Twenty percent of people experience symptoms months to years following a concussion, known as persistent post concussive symptoms (PPCS). We used quantitative susceptibility mapping (QSM) to measure tissue susceptibility in white matter tracts of patients with PPCS. We provide preliminary evidence for alterations in white matter susceptibility in patients with PPCS and show that susceptibility levels are correlated with symptom severity. We hypothesise altered susceptibility is related to gliosis, resulting in sustained inflammation. Further, this study demonstrates the potential application of QSM to provide novel information on the pathophysiology of PPCS.Introduction
Concussion is the most common form of brain injury. Though most people recover within weeks, roughly 20% of people still have symptoms months to years afterward, known as persistent post-concussion symptoms (PPCS). Symptoms include headache, dizziness, nausea, memory deficits, difficulty concentrating, sleep difficulties and mood disruption.1 Symptoms can be debilitating, severely impacting quality of life. Treatment options are limited, in part due to a lack of understanding of PPCS pathophysiology. Physiological changes following brain injury are often not identified on conventional neuroimaging, however advanced neuroimaging methods can reveal subtle alterations not previously detected.Quantitative susceptibility mapping (QSM) can detect changes in tissue susceptibility following pathological processes associated with concussion, such as demyelination, accumulation of iron and calcium, and gliosis.2 Using QSM, previous studies have shown that, compared to controls, patients 8 days post-concussion have higher global white matter susceptibility3,4, as well as higher susceptibility in multiple white matter tracts.3 However, there have been no studies investigating tissue susceptibility differences in patients with PPCS. The aim of this study is to compare QSM measured white matter susceptibility in patients with PPCS and healthy controls.
Methods
Thirty-four patients with PPCS (mean age=43.3±10.9 y, 25 female, mean time since injury=26.3±15.2 months, 5 sport related) and 42 healthy controls with no lifetime history of brain injury (mean age=43.2±10.8, 26 female) were included. Patients completed the following symptom questionnaires: Fatigue Severity Scale (FSS), Epworth Sleepiness Scale (ESS), Rivermead Post-Concussion Symptoms Questionnaire (RPQ), Post-Concussion Syndrome Checklist (PCSC), Headache Impact Test-6 (HIT-6) and the Dizziness Handicap Inventory (DHI).QSM data were obtained on a 3T MR scanner (General Electric 750w) using a 32-channel head coil. A T1-weighted structural image was acquired using a BRAVO sequence (TR/TE/TI=7.30/2.70/600 ms, matrix size=256x256, FOV=252x278 mm2, voxel size=0.94 mm2, slice thickness=1 mm, flip angle=10◦). QSM data were acquired using the following parameters: TR=56.7 ms; TE=4.5 – 52.2 ms, 10 echos with echo spacing 5.3 ms, matrix size=256x256, FOV=240 mm, voxel size=0.94 mm2, 1.9 mm slice thickness.

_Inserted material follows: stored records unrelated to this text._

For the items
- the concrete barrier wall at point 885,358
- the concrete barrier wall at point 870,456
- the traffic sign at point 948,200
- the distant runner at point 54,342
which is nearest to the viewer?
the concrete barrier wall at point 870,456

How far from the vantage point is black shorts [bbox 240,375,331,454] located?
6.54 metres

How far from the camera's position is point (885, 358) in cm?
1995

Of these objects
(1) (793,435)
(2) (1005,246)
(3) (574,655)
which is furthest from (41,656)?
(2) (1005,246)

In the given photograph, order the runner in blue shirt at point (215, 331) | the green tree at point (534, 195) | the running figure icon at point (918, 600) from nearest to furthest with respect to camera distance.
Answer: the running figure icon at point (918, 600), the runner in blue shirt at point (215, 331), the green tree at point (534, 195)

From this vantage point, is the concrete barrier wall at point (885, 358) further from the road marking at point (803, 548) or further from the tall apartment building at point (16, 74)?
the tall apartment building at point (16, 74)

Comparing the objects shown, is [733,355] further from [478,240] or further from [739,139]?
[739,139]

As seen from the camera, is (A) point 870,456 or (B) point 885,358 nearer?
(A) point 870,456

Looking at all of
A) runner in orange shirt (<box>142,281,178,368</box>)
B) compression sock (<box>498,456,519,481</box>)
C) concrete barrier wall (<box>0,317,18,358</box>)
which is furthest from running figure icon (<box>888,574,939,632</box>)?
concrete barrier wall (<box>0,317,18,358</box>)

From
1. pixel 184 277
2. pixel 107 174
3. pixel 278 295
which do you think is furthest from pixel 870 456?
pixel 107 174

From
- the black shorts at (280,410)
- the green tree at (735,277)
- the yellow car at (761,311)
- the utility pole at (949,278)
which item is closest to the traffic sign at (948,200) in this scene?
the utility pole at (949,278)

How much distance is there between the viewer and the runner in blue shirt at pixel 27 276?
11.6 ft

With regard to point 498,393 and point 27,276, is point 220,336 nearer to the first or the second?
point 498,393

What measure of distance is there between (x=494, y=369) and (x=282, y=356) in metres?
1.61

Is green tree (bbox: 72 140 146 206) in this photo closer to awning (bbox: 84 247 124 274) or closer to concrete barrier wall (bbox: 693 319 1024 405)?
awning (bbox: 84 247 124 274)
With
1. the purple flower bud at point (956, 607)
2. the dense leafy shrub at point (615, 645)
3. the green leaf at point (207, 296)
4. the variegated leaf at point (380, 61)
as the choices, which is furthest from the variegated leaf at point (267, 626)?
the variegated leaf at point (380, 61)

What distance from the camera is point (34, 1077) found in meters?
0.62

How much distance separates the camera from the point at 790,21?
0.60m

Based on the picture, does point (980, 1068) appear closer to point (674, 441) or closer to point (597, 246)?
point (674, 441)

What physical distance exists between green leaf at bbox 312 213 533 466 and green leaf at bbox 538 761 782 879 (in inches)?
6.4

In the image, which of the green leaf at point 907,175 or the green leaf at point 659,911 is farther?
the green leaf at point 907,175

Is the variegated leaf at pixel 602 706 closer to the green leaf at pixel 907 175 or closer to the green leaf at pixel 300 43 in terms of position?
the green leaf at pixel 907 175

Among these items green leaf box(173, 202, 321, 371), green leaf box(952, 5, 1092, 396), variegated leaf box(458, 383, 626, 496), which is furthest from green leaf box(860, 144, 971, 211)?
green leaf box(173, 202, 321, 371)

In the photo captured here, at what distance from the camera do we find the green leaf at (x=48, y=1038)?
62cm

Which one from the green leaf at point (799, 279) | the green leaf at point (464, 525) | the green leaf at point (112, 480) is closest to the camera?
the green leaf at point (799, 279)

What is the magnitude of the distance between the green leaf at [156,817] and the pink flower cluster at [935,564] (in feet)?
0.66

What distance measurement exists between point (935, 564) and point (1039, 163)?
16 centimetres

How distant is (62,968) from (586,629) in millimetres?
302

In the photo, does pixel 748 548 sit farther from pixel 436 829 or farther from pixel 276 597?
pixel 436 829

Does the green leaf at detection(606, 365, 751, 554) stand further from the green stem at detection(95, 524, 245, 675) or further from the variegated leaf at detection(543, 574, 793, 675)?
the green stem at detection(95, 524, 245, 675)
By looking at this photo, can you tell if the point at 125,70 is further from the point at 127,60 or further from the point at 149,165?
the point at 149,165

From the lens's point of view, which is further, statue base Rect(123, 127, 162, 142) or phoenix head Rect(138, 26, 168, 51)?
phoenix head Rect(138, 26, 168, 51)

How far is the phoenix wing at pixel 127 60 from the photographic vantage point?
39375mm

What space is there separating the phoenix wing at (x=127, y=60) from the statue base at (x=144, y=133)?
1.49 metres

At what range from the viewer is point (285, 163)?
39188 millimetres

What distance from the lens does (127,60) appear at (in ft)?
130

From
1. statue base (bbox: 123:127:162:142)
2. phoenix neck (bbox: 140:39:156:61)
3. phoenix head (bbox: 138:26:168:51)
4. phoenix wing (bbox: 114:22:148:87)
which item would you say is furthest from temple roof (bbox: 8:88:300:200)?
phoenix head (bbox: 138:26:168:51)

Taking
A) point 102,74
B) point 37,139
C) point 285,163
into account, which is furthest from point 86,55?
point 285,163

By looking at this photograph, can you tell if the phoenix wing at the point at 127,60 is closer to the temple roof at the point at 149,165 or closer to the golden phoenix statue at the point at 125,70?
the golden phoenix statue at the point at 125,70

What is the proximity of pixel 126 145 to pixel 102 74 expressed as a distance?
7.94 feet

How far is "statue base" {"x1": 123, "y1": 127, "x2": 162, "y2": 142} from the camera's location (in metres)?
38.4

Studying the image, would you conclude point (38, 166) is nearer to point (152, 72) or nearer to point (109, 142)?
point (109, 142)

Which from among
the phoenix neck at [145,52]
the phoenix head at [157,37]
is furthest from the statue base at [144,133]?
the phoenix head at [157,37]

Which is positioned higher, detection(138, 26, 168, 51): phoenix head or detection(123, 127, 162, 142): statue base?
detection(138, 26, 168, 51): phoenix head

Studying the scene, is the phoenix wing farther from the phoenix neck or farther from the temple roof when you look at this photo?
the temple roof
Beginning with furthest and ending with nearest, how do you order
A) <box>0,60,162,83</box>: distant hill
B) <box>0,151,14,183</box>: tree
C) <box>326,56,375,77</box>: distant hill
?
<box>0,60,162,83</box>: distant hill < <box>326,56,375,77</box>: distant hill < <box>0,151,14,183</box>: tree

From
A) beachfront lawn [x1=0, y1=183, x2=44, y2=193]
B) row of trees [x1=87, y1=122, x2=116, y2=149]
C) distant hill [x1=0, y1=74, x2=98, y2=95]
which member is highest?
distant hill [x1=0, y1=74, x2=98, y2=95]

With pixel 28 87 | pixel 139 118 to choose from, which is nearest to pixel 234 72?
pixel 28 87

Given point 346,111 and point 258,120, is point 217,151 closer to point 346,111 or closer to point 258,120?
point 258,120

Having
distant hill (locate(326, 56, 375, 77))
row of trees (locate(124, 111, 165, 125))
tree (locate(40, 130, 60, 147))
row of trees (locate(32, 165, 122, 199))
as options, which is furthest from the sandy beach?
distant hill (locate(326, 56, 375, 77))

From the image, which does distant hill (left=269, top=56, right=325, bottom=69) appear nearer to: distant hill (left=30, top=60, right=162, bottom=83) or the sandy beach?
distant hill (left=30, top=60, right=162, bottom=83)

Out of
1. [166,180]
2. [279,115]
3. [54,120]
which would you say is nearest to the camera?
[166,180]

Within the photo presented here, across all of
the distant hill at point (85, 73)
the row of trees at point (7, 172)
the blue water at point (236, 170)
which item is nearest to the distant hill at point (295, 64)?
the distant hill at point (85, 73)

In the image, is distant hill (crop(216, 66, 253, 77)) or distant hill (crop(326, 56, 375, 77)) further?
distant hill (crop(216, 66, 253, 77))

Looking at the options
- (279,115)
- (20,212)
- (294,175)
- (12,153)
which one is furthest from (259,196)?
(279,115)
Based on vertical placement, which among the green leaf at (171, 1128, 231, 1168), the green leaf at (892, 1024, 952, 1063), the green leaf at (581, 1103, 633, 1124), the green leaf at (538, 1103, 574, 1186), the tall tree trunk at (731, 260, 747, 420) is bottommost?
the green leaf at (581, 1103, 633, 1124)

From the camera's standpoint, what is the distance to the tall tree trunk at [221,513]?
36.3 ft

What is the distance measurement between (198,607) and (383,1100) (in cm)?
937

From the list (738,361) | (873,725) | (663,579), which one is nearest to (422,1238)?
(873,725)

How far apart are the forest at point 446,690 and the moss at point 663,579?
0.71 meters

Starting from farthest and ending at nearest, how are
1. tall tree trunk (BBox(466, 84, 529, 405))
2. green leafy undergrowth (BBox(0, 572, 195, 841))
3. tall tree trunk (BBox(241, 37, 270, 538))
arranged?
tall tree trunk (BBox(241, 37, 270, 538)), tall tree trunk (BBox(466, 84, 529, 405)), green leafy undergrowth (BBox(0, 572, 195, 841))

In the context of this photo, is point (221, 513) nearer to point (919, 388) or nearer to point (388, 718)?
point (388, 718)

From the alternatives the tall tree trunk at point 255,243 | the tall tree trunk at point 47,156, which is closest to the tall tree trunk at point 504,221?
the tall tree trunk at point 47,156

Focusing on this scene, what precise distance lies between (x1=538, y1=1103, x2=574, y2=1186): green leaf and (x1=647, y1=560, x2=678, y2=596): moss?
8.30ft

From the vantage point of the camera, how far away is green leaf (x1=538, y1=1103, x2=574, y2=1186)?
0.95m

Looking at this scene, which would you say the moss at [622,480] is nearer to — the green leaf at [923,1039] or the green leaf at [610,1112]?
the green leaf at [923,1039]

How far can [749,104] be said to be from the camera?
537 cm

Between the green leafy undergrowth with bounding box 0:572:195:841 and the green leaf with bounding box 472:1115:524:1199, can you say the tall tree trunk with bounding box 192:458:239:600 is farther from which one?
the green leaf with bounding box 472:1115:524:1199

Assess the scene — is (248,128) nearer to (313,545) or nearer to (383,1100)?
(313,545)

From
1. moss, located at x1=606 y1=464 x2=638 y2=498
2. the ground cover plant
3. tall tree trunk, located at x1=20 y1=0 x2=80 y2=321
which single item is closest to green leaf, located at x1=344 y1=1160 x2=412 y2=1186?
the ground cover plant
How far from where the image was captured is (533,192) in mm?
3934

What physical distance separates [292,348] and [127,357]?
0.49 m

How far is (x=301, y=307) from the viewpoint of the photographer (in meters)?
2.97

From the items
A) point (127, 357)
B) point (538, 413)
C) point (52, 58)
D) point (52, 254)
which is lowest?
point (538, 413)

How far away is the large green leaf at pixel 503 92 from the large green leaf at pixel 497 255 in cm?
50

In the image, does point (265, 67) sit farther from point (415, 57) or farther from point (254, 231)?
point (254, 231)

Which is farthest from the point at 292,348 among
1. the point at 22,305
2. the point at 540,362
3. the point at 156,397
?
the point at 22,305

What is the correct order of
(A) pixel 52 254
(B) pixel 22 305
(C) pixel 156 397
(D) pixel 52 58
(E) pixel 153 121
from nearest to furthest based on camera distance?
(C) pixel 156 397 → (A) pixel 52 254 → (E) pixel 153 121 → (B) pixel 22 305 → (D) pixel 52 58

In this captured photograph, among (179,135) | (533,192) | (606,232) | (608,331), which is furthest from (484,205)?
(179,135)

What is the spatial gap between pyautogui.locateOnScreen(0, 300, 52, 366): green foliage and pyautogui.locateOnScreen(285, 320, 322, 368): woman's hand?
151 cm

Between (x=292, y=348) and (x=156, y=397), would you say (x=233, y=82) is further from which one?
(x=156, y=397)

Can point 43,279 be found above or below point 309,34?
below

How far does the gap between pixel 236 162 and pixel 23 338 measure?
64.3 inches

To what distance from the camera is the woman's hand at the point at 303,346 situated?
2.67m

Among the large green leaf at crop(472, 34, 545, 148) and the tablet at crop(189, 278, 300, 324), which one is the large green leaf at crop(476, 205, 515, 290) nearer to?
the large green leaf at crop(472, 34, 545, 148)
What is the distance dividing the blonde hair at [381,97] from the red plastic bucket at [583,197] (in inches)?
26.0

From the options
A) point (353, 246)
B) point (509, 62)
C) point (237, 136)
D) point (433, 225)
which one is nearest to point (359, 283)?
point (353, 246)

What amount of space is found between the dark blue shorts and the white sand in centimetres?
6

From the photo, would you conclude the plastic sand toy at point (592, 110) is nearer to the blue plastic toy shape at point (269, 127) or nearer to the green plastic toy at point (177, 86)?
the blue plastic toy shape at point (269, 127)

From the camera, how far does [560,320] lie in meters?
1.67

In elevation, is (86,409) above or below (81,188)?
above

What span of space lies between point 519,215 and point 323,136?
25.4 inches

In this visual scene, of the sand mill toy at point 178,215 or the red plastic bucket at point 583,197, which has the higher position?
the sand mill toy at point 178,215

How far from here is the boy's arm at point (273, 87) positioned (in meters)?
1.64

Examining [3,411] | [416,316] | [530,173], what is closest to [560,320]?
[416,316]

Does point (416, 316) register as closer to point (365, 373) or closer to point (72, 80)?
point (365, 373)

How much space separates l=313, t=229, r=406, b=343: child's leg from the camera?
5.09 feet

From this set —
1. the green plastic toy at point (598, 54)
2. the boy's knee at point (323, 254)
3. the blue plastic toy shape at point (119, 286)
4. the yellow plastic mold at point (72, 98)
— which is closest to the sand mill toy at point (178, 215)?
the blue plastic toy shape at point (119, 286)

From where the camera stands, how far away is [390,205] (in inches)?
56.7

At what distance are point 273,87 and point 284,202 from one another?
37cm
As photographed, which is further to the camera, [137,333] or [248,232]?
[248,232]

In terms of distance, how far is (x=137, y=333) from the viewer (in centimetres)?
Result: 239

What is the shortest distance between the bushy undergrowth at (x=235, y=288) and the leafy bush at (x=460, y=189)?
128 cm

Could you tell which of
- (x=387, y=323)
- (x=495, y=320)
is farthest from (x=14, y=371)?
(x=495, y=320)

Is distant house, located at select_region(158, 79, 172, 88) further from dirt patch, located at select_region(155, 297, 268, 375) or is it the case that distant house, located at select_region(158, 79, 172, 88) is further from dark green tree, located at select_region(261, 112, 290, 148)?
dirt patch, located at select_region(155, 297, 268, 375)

QSM data were processed using a customised pipeline from the Calgary Image Processing and Analysis Centre (CIPAC)5 which includes: brain extraction on the magnitude and phase images using FSL BET,6 phase unwrapping using BESTPATH,7 weighted least squares calculation of the field from the phase, background field removal with RESHARP,8 and dipole inversion with TV regularization.9 QSM data were registered to MNI space using FSL FLIRT.10
White matter masks were generated using the Harvard-Oxford11 and Johns Hopkins12 atlases for the following regions: global white matter, anterior thalamic radiation, cingulum, forceps minor, inferior fronto-occipital fasciculus, inferior longitudinal fasciculus, superior longitudinal fasciculus, superior longitudinal fasciculus (temporal region) and the corpus callosum (separated into the body, genus and splenium). Mean susceptibility values were computed from each region of interest for each subject. ANCOVAs were used to compare susceptibility for each region between groups while controlling for age and sex. Partial correlations were used to assess the relationship between susceptibility in each region and symptom scores while also controlling for age and sex.
Results
Patients with PPCS had lower susceptibility in the cingulum compared to healthy controls, however this did not reach statistical significance (F(1,61)=3.63, p=0.06, η2=0.06; Figure 1).Lower susceptibility values in the corpus callosum body of patients with PPCS were associated with higher scores on the HIT-6 (r(22)=-0.44, p=0.03). Lower susceptibility values in the corpus callosum splenium were associated with higher scores on the FSS (r(22)=-0.40, p=0.05; Figure 2).
Discussion
Using QSM we show patients with PPCS had altered tissue susceptibility levels in the cingulum compared to healthy controls, and that lower susceptibility levels in the corpus callosum were associated with higher symptom burden.Previous research found higher susceptibility levels in patients 8 days post-concussion compared to uninjured controls in multiple white matter tracts. This increase was attributed to edema. The majority of these differences had resolved by 6 months post-concussion, except for the right cingulum, which still showed a significant difference (however the direction was not specified).3 Here we show patients with PPCS had lower susceptibility than healthy controls in this region, though this did not reach statistical significance. In line with the direction of this difference, we also show lower susceptibility in areas of the corpus callosum were associated with worse symptoms, specifically fatigue and functional impact of headache. This finding is also in line with animal models of brain injury. Chary et al showed a decrease in corpus callosum susceptibility 6 months following injury. In the same area they found increased cell density, attributed to gliosis.2 Damage to the corpus callosum is one of the most reported abnormalities following brain injury.13 Gliosis can help regulate the inflammatory response but can also release free radicals and proinflammatory cytokines. A sustained inflammatory state is a significant contributor to secondary damage and neurological impairments.14 It is possible that patients with more severe symptoms are experiencing higher levels of sustained inflammation.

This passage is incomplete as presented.